* _MATERIALS PROVIDED_:
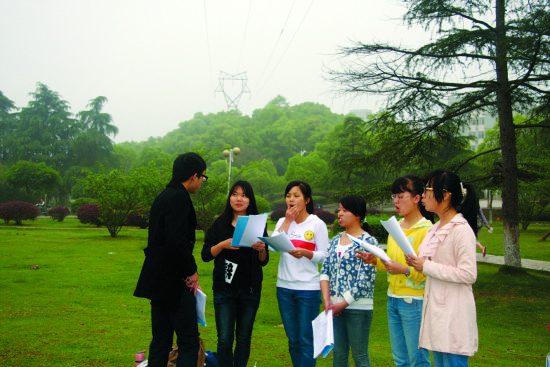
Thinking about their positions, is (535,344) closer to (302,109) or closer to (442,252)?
(442,252)

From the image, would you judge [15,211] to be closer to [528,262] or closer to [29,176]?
[29,176]

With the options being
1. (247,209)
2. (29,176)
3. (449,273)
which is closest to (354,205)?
(247,209)

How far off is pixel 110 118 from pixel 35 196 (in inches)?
939

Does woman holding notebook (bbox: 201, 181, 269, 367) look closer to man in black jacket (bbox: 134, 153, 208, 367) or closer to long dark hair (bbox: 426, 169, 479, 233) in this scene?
man in black jacket (bbox: 134, 153, 208, 367)

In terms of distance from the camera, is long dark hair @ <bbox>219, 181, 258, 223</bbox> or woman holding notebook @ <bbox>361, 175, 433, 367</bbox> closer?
woman holding notebook @ <bbox>361, 175, 433, 367</bbox>

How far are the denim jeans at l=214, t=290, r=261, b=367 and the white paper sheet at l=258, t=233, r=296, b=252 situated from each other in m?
0.49

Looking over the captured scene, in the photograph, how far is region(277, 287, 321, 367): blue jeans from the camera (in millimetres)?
3725

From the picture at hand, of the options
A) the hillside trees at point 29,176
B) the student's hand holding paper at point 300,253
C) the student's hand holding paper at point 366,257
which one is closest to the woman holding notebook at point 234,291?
the student's hand holding paper at point 300,253

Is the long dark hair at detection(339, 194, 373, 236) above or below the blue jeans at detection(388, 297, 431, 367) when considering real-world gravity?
above

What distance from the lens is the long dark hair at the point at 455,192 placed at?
2.90 metres

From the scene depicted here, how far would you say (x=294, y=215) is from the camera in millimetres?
3891

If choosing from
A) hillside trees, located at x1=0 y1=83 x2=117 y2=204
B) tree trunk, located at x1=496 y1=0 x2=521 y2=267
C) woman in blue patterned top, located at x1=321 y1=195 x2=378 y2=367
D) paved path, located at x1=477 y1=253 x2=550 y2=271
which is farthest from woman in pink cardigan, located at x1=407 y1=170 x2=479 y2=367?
hillside trees, located at x1=0 y1=83 x2=117 y2=204

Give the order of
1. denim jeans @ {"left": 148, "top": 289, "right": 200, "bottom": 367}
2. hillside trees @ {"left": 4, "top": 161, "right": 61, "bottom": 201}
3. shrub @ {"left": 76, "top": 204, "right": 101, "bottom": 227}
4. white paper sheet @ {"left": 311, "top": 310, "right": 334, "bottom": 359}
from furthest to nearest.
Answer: hillside trees @ {"left": 4, "top": 161, "right": 61, "bottom": 201} < shrub @ {"left": 76, "top": 204, "right": 101, "bottom": 227} < denim jeans @ {"left": 148, "top": 289, "right": 200, "bottom": 367} < white paper sheet @ {"left": 311, "top": 310, "right": 334, "bottom": 359}

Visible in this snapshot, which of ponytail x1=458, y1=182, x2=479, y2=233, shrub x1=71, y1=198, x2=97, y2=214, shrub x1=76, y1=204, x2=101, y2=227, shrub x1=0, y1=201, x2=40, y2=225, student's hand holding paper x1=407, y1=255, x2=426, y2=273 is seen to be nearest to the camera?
Result: student's hand holding paper x1=407, y1=255, x2=426, y2=273
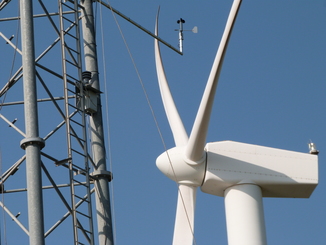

* _YOUR OBJECTIVE_: Can you pull every line of the records above out word for word, leaving the pictures out of your answer?

* _CORRECT ANSWER_:
Thinking about their positions, is (535,344) closer to (302,109) or closer to (442,252)?
(442,252)

From the image, would you judge [15,211] to be closer to [528,262] or closer to [29,176]?
[29,176]

With the options being
1. (247,209)
2. (29,176)
3. (449,273)
which is closest to (354,205)?
(247,209)

How far off is pixel 110 118 from pixel 35 196 (in inches)?
939

Does woman holding notebook (bbox: 201, 181, 269, 367) look closer to man in black jacket (bbox: 134, 153, 208, 367) or closer to long dark hair (bbox: 426, 169, 479, 233) in this scene?
man in black jacket (bbox: 134, 153, 208, 367)

In terms of distance from the camera, is long dark hair @ <bbox>219, 181, 258, 223</bbox> or woman holding notebook @ <bbox>361, 175, 433, 367</bbox> closer?
woman holding notebook @ <bbox>361, 175, 433, 367</bbox>

How far are the denim jeans at l=214, t=290, r=261, b=367 and the white paper sheet at l=258, t=233, r=296, b=252 situated from each other in m?
0.49

Looking over the captured scene, in the photograph, how far is region(277, 287, 321, 367): blue jeans from the camera (in millimetres)?
3725

From the picture at hand, of the options
A) the hillside trees at point 29,176
B) the student's hand holding paper at point 300,253
C) the student's hand holding paper at point 366,257
which one is closest to the woman holding notebook at point 234,291?
the student's hand holding paper at point 300,253

Is the long dark hair at detection(339, 194, 373, 236) above or below the blue jeans at detection(388, 297, 431, 367) when considering real-world gravity?
above

What distance from the lens is the long dark hair at the point at 455,192 placed at?
2.90 metres

From the scene depicted here, how far would you say (x=294, y=215) is from the camera in millimetres?
3891

If choosing from
A) hillside trees, located at x1=0 y1=83 x2=117 y2=204
B) tree trunk, located at x1=496 y1=0 x2=521 y2=267
C) woman in blue patterned top, located at x1=321 y1=195 x2=378 y2=367
D) paved path, located at x1=477 y1=253 x2=550 y2=271
which is farthest from woman in pink cardigan, located at x1=407 y1=170 x2=479 y2=367?
hillside trees, located at x1=0 y1=83 x2=117 y2=204

Give the order of
1. denim jeans @ {"left": 148, "top": 289, "right": 200, "bottom": 367}
2. hillside trees @ {"left": 4, "top": 161, "right": 61, "bottom": 201}
3. shrub @ {"left": 76, "top": 204, "right": 101, "bottom": 227}
4. white paper sheet @ {"left": 311, "top": 310, "right": 334, "bottom": 359}
from furthest to nearest.
Answer: hillside trees @ {"left": 4, "top": 161, "right": 61, "bottom": 201} < shrub @ {"left": 76, "top": 204, "right": 101, "bottom": 227} < denim jeans @ {"left": 148, "top": 289, "right": 200, "bottom": 367} < white paper sheet @ {"left": 311, "top": 310, "right": 334, "bottom": 359}

Visible in this snapshot, which of ponytail x1=458, y1=182, x2=479, y2=233, shrub x1=71, y1=198, x2=97, y2=214, shrub x1=76, y1=204, x2=101, y2=227, shrub x1=0, y1=201, x2=40, y2=225, student's hand holding paper x1=407, y1=255, x2=426, y2=273 is seen to be nearest to the camera?
Result: student's hand holding paper x1=407, y1=255, x2=426, y2=273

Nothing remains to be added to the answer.